Personal experience as a teacher could not provide an instant yes or no response to the above issue. A study conducted back in 2011, however, revealed that bilingual children managed higher scores in what is known as ‘executive functioning’. This is the area responsible for, as one grows older, planning, organizing, goal-setting and the ability to strategize.
So how is it that children can learn a second language before they can master their native one? Babies can hear from the embryo stage and are able to hear their mother’s native tongue from inside the womb. By the age of 9 to 12 months babies begin to become less apt at discriminating among sounds that are not in their native language (Loraine Obler CUNY Graduate Center New York).

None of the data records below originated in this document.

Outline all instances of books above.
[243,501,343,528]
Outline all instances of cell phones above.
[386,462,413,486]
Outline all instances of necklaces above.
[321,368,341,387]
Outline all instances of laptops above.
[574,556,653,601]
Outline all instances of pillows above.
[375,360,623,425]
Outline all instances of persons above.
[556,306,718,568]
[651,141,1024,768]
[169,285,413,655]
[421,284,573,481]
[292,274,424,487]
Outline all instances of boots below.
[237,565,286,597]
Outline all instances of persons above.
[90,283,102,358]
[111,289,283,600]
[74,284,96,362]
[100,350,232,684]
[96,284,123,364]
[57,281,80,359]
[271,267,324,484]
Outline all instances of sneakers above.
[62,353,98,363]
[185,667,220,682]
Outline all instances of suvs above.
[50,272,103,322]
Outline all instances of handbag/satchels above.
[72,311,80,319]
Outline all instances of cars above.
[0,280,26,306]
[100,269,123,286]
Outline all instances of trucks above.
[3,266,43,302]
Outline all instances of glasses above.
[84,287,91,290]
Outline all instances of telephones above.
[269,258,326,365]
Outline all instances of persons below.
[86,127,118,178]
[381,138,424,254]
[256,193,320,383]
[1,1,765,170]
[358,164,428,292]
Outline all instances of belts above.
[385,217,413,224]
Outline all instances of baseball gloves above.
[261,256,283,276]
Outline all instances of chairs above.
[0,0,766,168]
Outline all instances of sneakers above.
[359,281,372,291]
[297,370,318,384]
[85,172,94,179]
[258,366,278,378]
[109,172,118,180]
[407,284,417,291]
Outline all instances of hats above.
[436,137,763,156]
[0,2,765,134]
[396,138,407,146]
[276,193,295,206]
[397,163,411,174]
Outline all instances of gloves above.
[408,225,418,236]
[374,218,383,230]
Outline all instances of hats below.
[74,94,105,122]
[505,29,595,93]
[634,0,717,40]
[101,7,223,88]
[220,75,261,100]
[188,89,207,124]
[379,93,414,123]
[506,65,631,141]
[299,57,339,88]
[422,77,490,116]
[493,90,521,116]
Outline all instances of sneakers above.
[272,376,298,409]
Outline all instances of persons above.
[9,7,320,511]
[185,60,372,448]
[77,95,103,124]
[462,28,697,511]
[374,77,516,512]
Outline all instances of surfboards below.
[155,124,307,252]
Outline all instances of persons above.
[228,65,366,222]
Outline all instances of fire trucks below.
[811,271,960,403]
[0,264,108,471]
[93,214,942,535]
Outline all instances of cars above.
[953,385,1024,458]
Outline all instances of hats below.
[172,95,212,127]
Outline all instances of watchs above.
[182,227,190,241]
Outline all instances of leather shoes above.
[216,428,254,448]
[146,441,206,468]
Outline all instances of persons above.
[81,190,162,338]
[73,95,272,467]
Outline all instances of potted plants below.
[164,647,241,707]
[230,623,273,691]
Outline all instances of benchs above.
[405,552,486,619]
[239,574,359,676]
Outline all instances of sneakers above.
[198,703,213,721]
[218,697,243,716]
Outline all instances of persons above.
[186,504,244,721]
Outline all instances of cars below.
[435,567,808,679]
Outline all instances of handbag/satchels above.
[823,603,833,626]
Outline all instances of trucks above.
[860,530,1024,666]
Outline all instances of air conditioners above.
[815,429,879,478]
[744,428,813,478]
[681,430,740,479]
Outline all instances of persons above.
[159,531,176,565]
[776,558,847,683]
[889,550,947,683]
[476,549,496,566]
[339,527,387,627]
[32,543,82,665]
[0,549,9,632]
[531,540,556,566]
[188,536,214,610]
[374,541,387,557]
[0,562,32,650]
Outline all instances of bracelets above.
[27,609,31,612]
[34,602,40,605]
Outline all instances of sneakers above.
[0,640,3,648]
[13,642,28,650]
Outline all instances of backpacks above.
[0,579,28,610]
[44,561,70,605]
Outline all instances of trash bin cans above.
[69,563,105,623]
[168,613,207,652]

After about age 7 the brain focuses more on what it’s learning, which involves the type of memory children use to pick up languages (Michael Paradis, McGill University, Montreal). Consequently, it is not wrong for parents to attempt at teaching their toddlers a second language.
What parents should keep in mind, however, is how the child responds to this endeavor and whether in the process the child is stressed or not. It is this writer’s personal and professional belief (as an educator) that if the child is stressed over learning another language then the parents should either proceed using a different method or abort the effort until a time when the child is ready.
The best way to learn a second language at any age is to immerse oneself in that language. Parents that work might want to consider a bilingual au pair. Additionally, schools which pride themselves in teaching a foreign language through immersing the child in constant exposure to it are also a sure step. Finally, there are language programs available such as MUZZY and KidSpeak as well as others.
Meanwhile, at home there needs to be an appropriate atmosphere so that the child does not feel estranged about learning another language. There are bilingual books, toys and games available so that parent and child can become involved together. Remember that children learn best through what they observe. If they observe their parent (s) making an effort in learning a second language, it is more likely the child will view it as normal and will gladly take part.
If one of the parents is lucky enough to already be fluent in another language, then that parent should speak to the child from the very beginning in that language. The other parent will use English and it will all balance out. The child will adjust naturally and will speak one language with the one parent and the other with the second parent. Consistency is a must here, though, and the parent speaking the second language should use it continuously.
Encourage your child to use the words learnt as done when the child was learning the mother tongue. In the beginning the child will learn as few as two or three words, but by simply repeating those words, he will find it more natural to continue with more. Listening to and vocalizing another language will create the ability to interpret and pronounce foreign sounds, which will make learning another language down the road easier.
One should always have as a rule of thumb, though, that each individual is created separately. Hence, each person learns or is able to learn different things and at varied paces. Patience, repetitiveness and fun are the three gold keys to creating the apposite surroundings which will nurture a foreign language learning milieu.